Tuck into Boston's comfort eats
As one of the oldest cities in the USA, Boston has played a big role in crafting what we now know as traditional American food. Home to a patchwork of immigrant communities and in close proximity to crisp waters and dairy farms, this city's cuisine is unique in its own right.
We take a look at some of Beantown's most well-loved eats.
In New England, lobster bakes are traditionally cooked with corn and potatoes over a seaweed-fuelled fire on the beach. One of the city’s best downtown hotels, Millennium Bostonian Hotel Boston, is home to the well-regarded North 26 Restaurant and Bar, which features local and seasonal produce and serves up a hearty lobster bake for both lunch and dinner. Here, an almost 1 ¼ pound (or 600 gram) Maine lobster is baked and served with red bliss potatoes, local corn on the cob, alongside a cup of classic New England clam chowder, lemon, and drawn butter (from US$20 per person, available until 31 October, 2015). Grab a seat on the patio for some fresh air or dine indoors for a more sophisticated experience amid hickory and dark walnut woodwork.
Oysters on the half shell
A 10-minute drive west along the Charles River from Millennium Bostonian Hotel Boston will land you at Island Creek Oyster Bar. This eatery has a loyal following among Boston's oyster lovers as it offers almost a dozen varieties of freshly shucked local oysters, such as Wellfleet, Chatham, First Light and Rocky Nook, which can be ordered individually. If you still haven't had your fill, take a short walk south to self-proclaimed modern neighbourhood tavern, Citizen Public House and Oyster Bar, in which you’ll find a range of market-fresh oysters that aren't limited to the New England region.

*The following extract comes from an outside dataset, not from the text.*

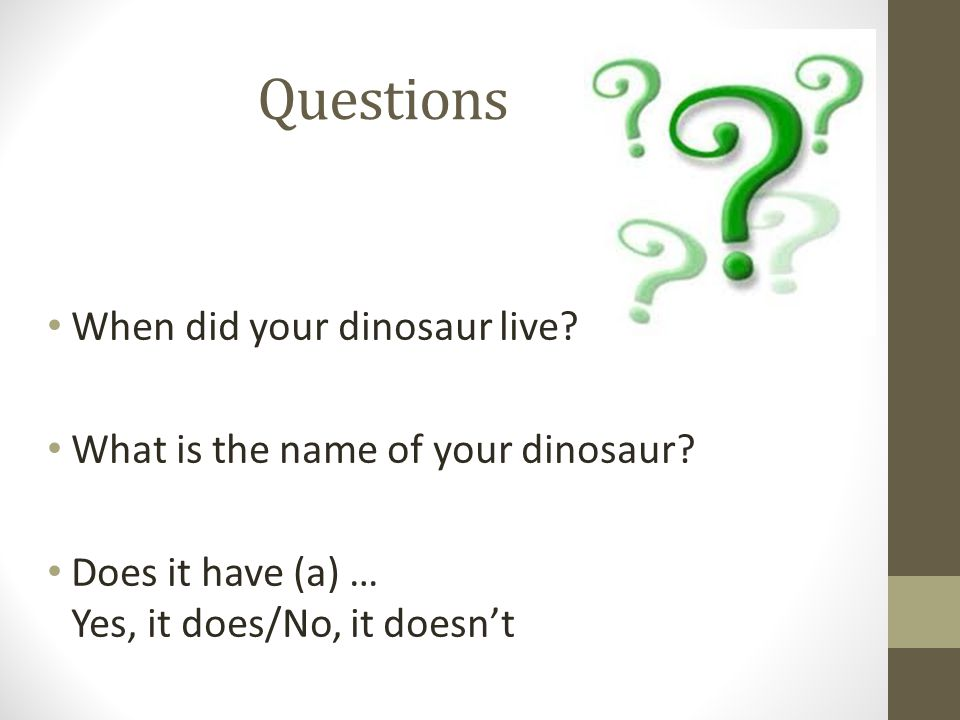 Questions When did your dinosaur live. What is the name of your dinosaur.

Boston may be home to Dunkin' Donuts, but scoping out quirky artisanal doughnut shops is the way to go. Less than a 10-minute drive south from Millennium Bostonian Hotel Boston is Blackbird Doughnuts. This specialty doughnut shop, which makes all of its goods onsite, is known for its unusual creations, such as Cheddar Jalapeno and Blackberry Lavender doughnuts. If you’re driving farther south, Kane's Handcrafted on Oliver Street doesn't only make some of the best doughnuts in the country, but it whips up deliciously indulgent cronuts, coffee rolls, cupcakes and sandwiches, too.
Dorchester is home to a large Vietnamese community as thousands of refugees settled here in the 70s. Thankfully, they brought their cuisine to the city and Bostonians have since gone crazy for pho. Dorchester's Anh Hong makes the most out of the region's seafood. Its sumptuous bun rieu is made with fresh crab, shrimp and spare ribs, all simmered together in a zesty red-hued stock.
Can’t get enough of lobster? From Millennium Bostonian Hotel Boston, cross the Bass River and continue east until you arrive at Yankee Lobster Company. There's nothing like a classic lobster roll made with chilled sweet morsels of juicy crustacean, tossed with lemon and creamy mayonnaise and served on a fluffy bun. Here, you’ll find generous helpings of succulent lobster meat on soft rolls, with coleslaw and fries on the side. Alternatively, trendy seafood eatery, Neptune Oyster, which is a mere five-minute walk north from the hotel, offers its lobster rolls warm, doused with hot butter and served on a toasted bun.